--- Begin TEXT BLOCK ---
Boeing and NASA said during the briefing that they still expected a crewed flight in 2020, but that they wanted to review data before deciding the next course of action. There are still more dry runs to go, including an in-flight abort test to complement the launch abort test from November. While NASA is eager to reduce its dependence on Russian spacecraft to transport astronauts, it also wants to ensure that vehicles like Starliner and SpaceX's Crew Dragon are trustworthy before there are people aboard.
(Excerpt) Read more at engadget.com ...
The Boeing 737 MAX also lands on the ground.
If NASA needs astronauts for this, well, I volunteer......
I volunteer Hillary Clinton.
Just throw her in the capsule like its a van.
Boeing did something Russia has been doing for 60 years. Good enough but I’d hardly call it “history making”.
The Chinese-bribed media has been bashing Boeing all week long. Please let’s not join them in attacking this great American company.
Boeing engineering. It didn’t get to where it was supposed to go.
--- End TEXT BLOCK ---
--- Begin EXTRACTED INFORMATION ---
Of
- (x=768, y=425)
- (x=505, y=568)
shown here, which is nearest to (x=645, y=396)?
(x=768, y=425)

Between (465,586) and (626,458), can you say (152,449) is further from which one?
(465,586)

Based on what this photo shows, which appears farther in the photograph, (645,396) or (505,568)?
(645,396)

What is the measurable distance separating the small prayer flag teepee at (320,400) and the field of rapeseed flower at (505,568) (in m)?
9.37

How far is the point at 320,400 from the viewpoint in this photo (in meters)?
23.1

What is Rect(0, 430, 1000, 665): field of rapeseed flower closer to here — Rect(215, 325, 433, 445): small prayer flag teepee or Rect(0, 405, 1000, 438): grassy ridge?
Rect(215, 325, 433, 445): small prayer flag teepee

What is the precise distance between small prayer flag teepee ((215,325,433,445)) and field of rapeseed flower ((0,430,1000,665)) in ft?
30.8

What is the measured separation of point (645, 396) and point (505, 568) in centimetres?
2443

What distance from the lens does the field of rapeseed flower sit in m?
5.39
--- End EXTRACTED INFORMATION ---
REQUIRED WORK:
**a.** In the Starliner passage, what test is still planned to complement the launch abort test from November?
**b.** Which aircraft and spacecraft models does the Starliner passage name?

EXPECTED OUTPUTS:
**a.** An in-flight abort test.

**b.** Starliner, Crew Dragon, Boeing 737 MAX